Twenty-one days past my positive test result and twelve past my negative, I remain bone weary. A slight dry cough rears its ugly head a few times a day, but that, with the help of an industrial size bag of cough drops is manageable. It’s the tired that’s killing me. I. Am. So. Tired. And I miss my grey matter firing on all cylinders. The brain fog is real and I think a person can’t really understand what that means until it’s experienced. You wouldn’t believe me, but then you would.

I don’t *think* I’m a long-hauler, but my bounce-back trajectory is a long, minimally arcing up line, not the spike I’d expected and (damn you, hubris) assumed would be my fate.

On the bright side? I can stay awake all day long now! I went to yoga class, and met my intention to finish class. Twice! I ran two meetings where I was the one in the front of the room and probably provided clear information and correct answers, buffered by my ace comedic asides. Probably.

I didn’t talk much about getting got. I didn’t bring anything new to the discussion really, but I’ll say this—to those of you still holding tight to your anti-vaccine/COVID is a hoax stance, please consider science. I was knocked out by my vaccines and booster, for which I felt extremely grateful (having access to the vaccine, not the ague, though compared to death is a TOTAL WIN). I don’t know if this necessarily follows, but I think if I’d contracted COVID prior to the vaccines, I’d have been in a real bad way.

If I had to cave to the corona, my timing was good and my timing in this world sucks about 98% of the time, y’all. Maybe I should buy a lottery ticket? Maybe I should be quietly thankful I reached retirement age in otherwise good shape and good health.

I can retire, it’s official. I can’t retire for reals because I like to do things like eat and pay my mortgage, but it’s pretty sweet knowing that my career days are numbered. It makes the days I think about work-crying less tearful. It makes the frustrations less frustrating. It makes quarantining away from work five days a less devastating hole from which to claw my way out. It’s the light at the end of that COVID recovery slope.

It’s the 21st night of September and if you don’t immediately bust out singing Earth Wind and Fire’s September when you hear those words, are we even friends??


2 thoughts on “In For The Long Haul?

  1. My wife and I are both still, to our surprise, COVID virgins. I mean, we’re vaxxed, boosted, and re-boosted (as of last week), and we wear our masks in grocery stores and the like, but it’s not like we haven’t been out to dinners and happy hours — in New York and Los Angeles and elsewhere. We took several trips this year — back to the West Coast, then down south for a wedding — and each time we were absolutely sure we must’ve gotten COVID…

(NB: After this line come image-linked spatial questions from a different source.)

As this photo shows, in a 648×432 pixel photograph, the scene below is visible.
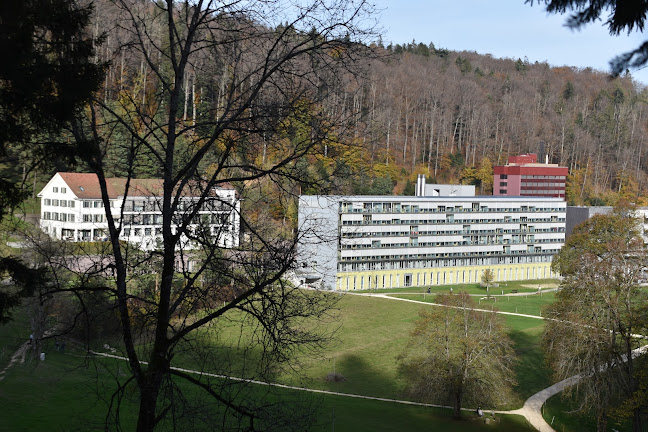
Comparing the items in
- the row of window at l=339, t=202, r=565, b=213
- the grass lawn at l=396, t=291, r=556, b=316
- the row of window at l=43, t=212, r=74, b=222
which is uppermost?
the row of window at l=339, t=202, r=565, b=213

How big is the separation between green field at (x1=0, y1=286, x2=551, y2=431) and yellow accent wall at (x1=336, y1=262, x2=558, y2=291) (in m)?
11.7

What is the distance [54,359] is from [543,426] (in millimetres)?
19340

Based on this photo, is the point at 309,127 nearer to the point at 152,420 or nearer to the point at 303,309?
the point at 303,309

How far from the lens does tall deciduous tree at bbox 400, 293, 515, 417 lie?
1015 inches

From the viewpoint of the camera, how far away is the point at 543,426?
80.4 ft

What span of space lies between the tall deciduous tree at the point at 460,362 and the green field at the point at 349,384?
854 millimetres

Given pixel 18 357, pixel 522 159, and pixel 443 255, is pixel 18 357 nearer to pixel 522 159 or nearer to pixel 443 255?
pixel 443 255

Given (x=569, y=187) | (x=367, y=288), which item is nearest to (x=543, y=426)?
(x=367, y=288)

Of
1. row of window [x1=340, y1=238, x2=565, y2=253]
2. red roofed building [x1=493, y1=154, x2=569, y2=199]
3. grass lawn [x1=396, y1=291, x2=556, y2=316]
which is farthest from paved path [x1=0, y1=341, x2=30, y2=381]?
red roofed building [x1=493, y1=154, x2=569, y2=199]

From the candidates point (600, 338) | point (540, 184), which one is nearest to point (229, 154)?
point (600, 338)

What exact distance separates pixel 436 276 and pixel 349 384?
30.3 metres

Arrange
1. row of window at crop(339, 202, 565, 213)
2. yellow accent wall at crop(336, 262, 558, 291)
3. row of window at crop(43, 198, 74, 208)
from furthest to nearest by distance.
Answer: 1. row of window at crop(339, 202, 565, 213)
2. yellow accent wall at crop(336, 262, 558, 291)
3. row of window at crop(43, 198, 74, 208)

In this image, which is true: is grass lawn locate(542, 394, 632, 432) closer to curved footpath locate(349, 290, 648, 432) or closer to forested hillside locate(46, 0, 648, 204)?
curved footpath locate(349, 290, 648, 432)

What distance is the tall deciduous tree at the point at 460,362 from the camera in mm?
25781
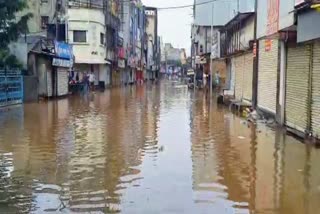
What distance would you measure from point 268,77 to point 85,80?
28900 mm

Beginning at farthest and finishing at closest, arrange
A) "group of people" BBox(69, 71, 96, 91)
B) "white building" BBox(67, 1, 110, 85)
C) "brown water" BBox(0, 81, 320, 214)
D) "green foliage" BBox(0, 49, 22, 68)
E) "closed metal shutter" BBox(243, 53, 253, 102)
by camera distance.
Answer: "white building" BBox(67, 1, 110, 85), "group of people" BBox(69, 71, 96, 91), "green foliage" BBox(0, 49, 22, 68), "closed metal shutter" BBox(243, 53, 253, 102), "brown water" BBox(0, 81, 320, 214)

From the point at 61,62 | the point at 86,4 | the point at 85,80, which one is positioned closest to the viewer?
the point at 61,62

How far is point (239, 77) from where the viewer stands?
99.7ft

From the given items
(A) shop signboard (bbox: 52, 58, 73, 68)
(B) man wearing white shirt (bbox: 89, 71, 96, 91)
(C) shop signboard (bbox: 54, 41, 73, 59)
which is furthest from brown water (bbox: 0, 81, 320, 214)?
(B) man wearing white shirt (bbox: 89, 71, 96, 91)

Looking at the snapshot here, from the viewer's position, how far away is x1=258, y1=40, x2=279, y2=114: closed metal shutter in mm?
19014

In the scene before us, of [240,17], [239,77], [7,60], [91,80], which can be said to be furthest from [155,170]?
[91,80]

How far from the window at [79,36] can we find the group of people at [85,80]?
335 cm

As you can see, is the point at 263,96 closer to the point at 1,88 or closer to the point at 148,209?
the point at 1,88

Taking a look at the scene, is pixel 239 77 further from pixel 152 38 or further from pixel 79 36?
pixel 152 38

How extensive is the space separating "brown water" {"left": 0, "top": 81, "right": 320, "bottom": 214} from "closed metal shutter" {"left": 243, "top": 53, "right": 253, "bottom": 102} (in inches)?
347

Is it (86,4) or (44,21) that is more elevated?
(86,4)

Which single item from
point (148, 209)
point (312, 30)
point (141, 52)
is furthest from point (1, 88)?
point (141, 52)

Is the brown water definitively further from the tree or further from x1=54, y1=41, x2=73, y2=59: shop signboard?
x1=54, y1=41, x2=73, y2=59: shop signboard

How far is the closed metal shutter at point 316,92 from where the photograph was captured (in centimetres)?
1354
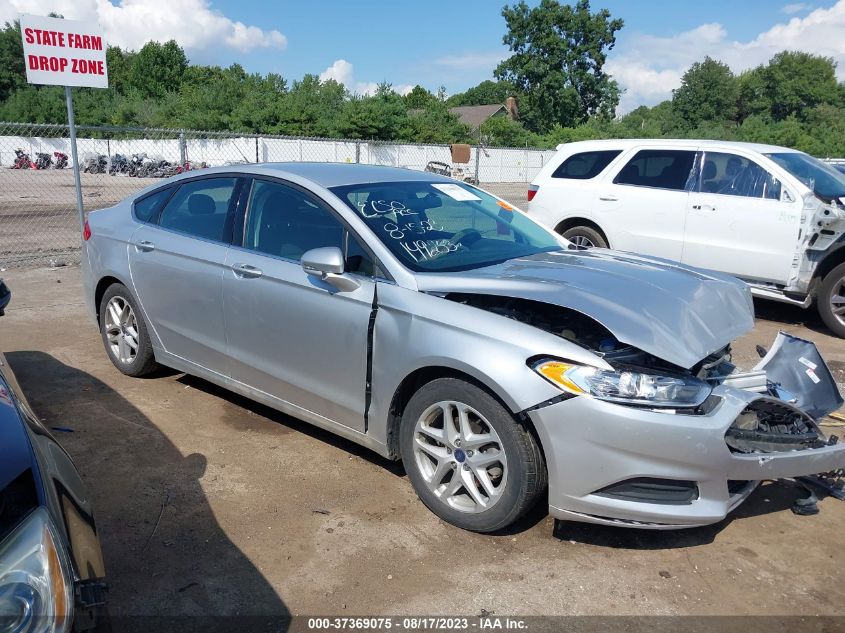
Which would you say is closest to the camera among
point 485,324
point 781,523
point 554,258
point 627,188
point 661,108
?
point 485,324

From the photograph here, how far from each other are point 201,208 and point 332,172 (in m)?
1.04

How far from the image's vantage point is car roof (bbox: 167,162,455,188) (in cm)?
405

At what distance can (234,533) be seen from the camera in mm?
3250

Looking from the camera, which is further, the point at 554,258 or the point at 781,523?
the point at 554,258

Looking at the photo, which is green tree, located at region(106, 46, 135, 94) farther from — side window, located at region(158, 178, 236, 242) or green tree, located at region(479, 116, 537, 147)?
side window, located at region(158, 178, 236, 242)

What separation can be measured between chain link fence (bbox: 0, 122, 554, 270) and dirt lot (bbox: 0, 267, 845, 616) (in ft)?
22.8

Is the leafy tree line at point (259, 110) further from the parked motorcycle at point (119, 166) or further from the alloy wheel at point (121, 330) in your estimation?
the alloy wheel at point (121, 330)

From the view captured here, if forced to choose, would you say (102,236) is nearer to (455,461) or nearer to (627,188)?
(455,461)

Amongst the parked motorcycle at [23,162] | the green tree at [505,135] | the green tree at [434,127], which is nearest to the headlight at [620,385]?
the green tree at [434,127]

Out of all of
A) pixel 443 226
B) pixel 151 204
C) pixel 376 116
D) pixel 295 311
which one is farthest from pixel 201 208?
pixel 376 116

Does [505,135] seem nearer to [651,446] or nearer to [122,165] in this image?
[122,165]

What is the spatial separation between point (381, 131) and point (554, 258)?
118 feet

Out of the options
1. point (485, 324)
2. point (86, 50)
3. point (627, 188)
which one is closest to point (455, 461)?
point (485, 324)

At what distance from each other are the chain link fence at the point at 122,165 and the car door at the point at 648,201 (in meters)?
7.36
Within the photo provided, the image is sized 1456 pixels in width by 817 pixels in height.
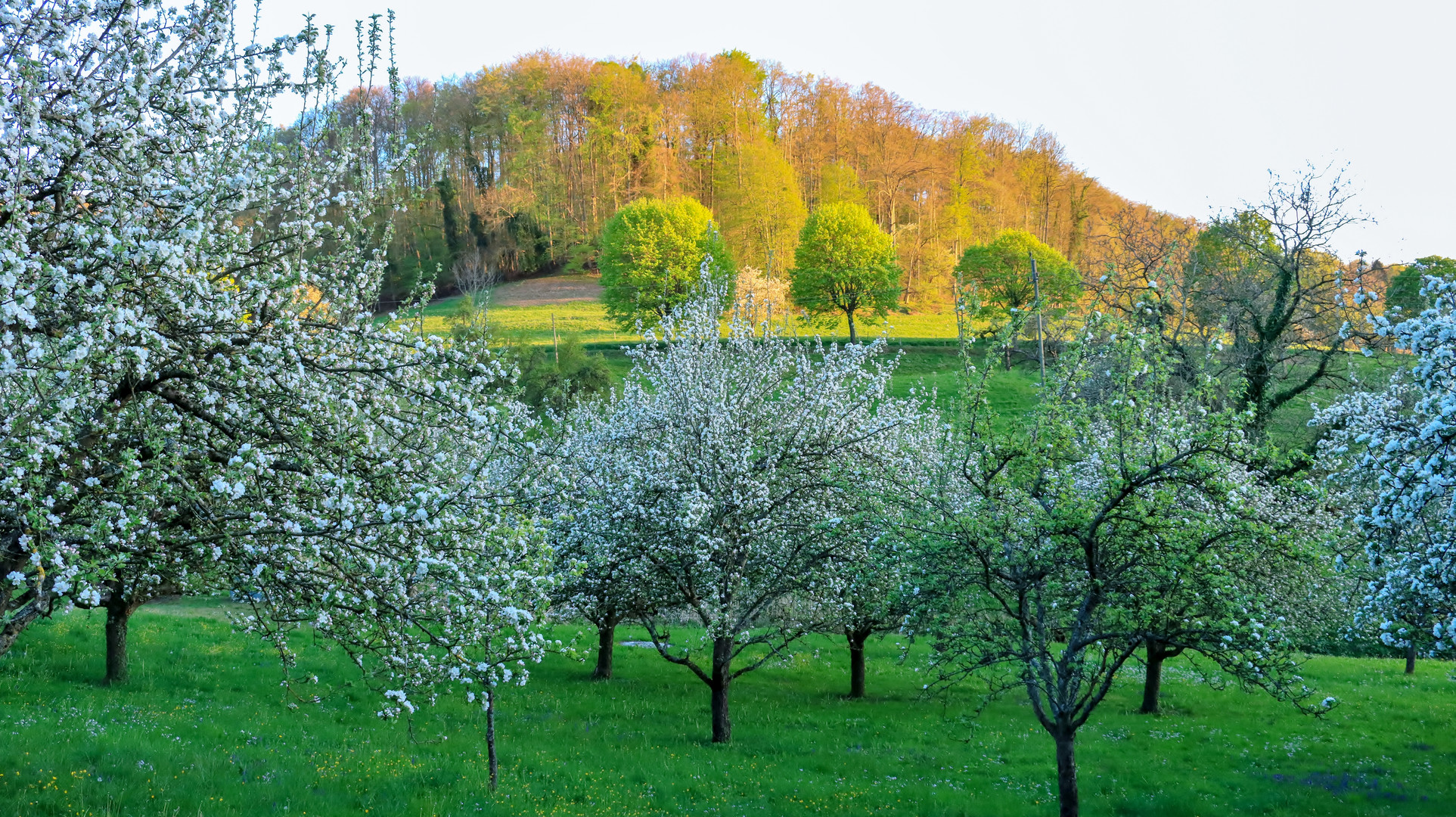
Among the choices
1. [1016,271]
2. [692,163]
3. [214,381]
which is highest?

    Nope. A few weeks ago, my wife went to a Yankee game, after which they went for drinks at a crowded sports bar across the street. Once again, she was sure she contracted COVID.

    No again.

    I wouldn’t say I feel “invincible,” more like I’m waiting for the hammer to drop. Even continuing to take sensible precautions, it seems inevitable one or more likely both of us will get it. But when? Now it’s become much more about: How long can we continue to outrun this thing…? And that’s fatiguing in its own way.

    Anyway, I wish you a full recovery, Wendy. And congrats on reaching retirement eligibility. Sometimes just knowing that — even if you aren’t yet ready to cash out — can make life a little more bearable.


  2. I know I’ll get it eventually. There’s a certain dread that hangs over you, like Sean said, waiting for the hammer to drop. Glad you weren’t deathly ill, and I hope you feel better every day. I’ve heard it takes a while to get back to normal, but now you have the retirement light at the end of the tunnel to look forward to!